Spacing births

By HSC Staff Writer • Published: July 25th, 2006
Category: Health in a Heartbeat

Timing is everything when it comes to getting pregnant. Now new research reveals it’s just as key when it comes to yet another aspect of childbearing. It turns out the length of time between pregnancies can directly affect a baby’s health and survival.

Experts now recommend women wait at least eighteen months between pregnancies… but no longer than five years. Researchers analyzed sixty-seven studies published between 1966 and 2006. They found the risk for preterm birth, low birth weight and small size for gestational age increased if the time between pregnancies was less than eighteen months. Compared with infants born to mothers who waited eighteen months to two years between pregnancies, infants born to women who conceived less than six months after giving birth had a forty percent increased risk for premature birth and a sixty-one percent increased risk for low birth weight.

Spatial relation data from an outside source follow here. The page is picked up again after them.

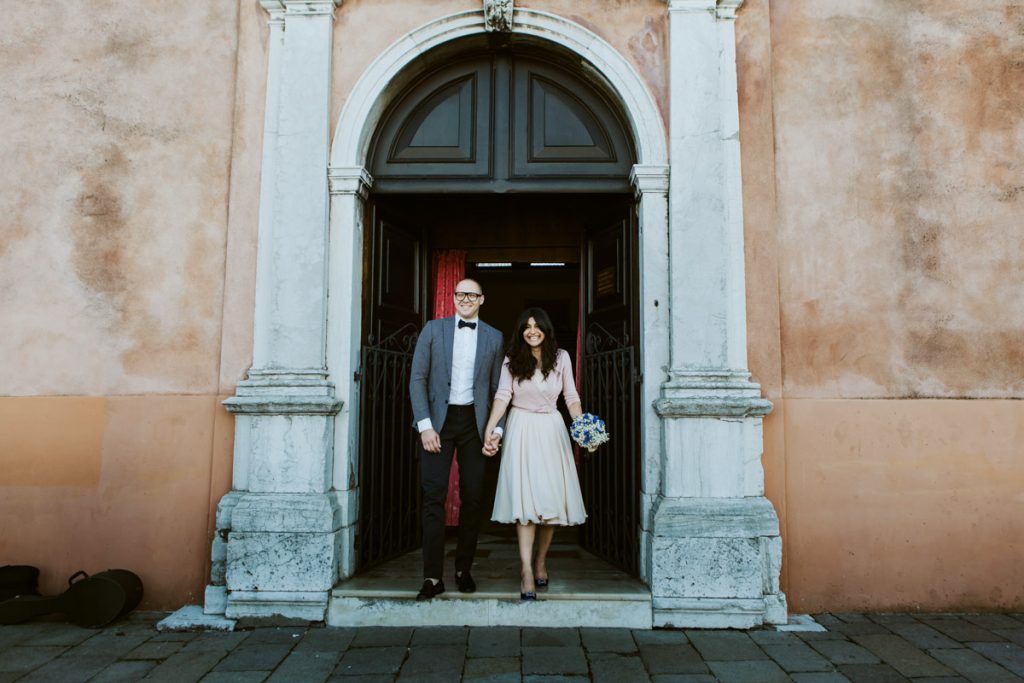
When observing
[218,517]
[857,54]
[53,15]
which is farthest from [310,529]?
[857,54]

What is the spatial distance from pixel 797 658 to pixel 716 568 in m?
0.65

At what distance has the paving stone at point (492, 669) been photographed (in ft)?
11.1

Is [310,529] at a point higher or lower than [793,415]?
lower

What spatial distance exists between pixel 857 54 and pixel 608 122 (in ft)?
5.82

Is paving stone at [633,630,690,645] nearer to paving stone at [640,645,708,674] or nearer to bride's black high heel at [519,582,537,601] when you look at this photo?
paving stone at [640,645,708,674]

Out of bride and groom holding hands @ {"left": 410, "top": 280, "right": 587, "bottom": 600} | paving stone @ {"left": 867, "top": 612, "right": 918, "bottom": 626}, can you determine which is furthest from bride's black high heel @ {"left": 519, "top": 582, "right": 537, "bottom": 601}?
paving stone @ {"left": 867, "top": 612, "right": 918, "bottom": 626}

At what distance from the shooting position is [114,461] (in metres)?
4.66

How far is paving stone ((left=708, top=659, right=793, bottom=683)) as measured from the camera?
3369mm

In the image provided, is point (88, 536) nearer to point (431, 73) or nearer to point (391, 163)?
point (391, 163)

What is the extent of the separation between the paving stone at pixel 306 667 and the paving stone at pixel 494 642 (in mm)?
740

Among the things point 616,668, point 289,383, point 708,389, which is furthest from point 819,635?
point 289,383

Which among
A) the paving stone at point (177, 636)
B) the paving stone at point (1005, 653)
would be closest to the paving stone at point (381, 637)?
the paving stone at point (177, 636)

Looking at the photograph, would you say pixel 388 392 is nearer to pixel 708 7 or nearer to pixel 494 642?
pixel 494 642

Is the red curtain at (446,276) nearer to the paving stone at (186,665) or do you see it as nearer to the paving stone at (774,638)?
the paving stone at (186,665)
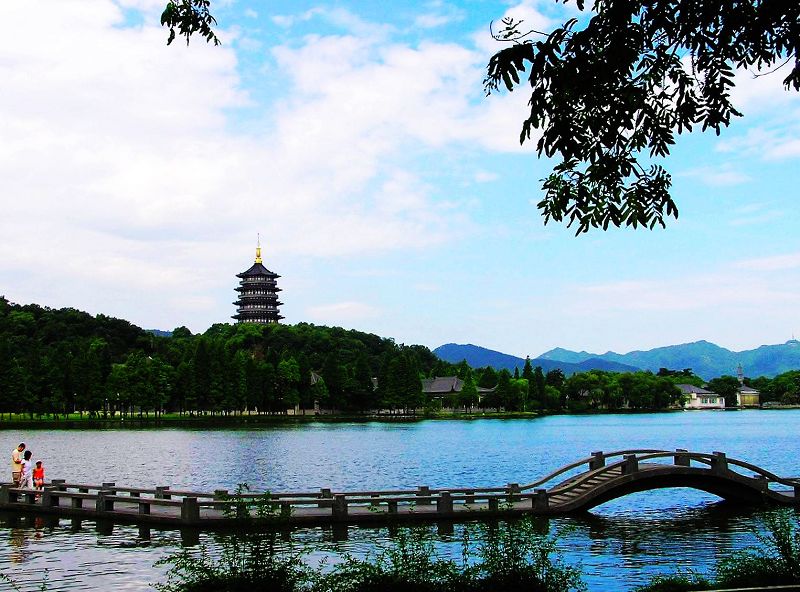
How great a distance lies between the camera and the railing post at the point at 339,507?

Long intervals between pregnancies can also increase these adverse outcomes.

Worldwide, nearly a third of annual deaths in children under one month old are directly due to premature birth. This includes about five-thousand deaths in the United States, where up to ten percent of women get pregnant within six months after childbirth.

Experts recommend increasing access to birth control for family planning. Exclusive breastfeeding can also provide some protection from pregnancy, plus it has benefits for baby. Doctors also say new moms should continue taking prenatal vitamins containing folic acid to reduce the risk of birth defects, should the stork return sooner than expected.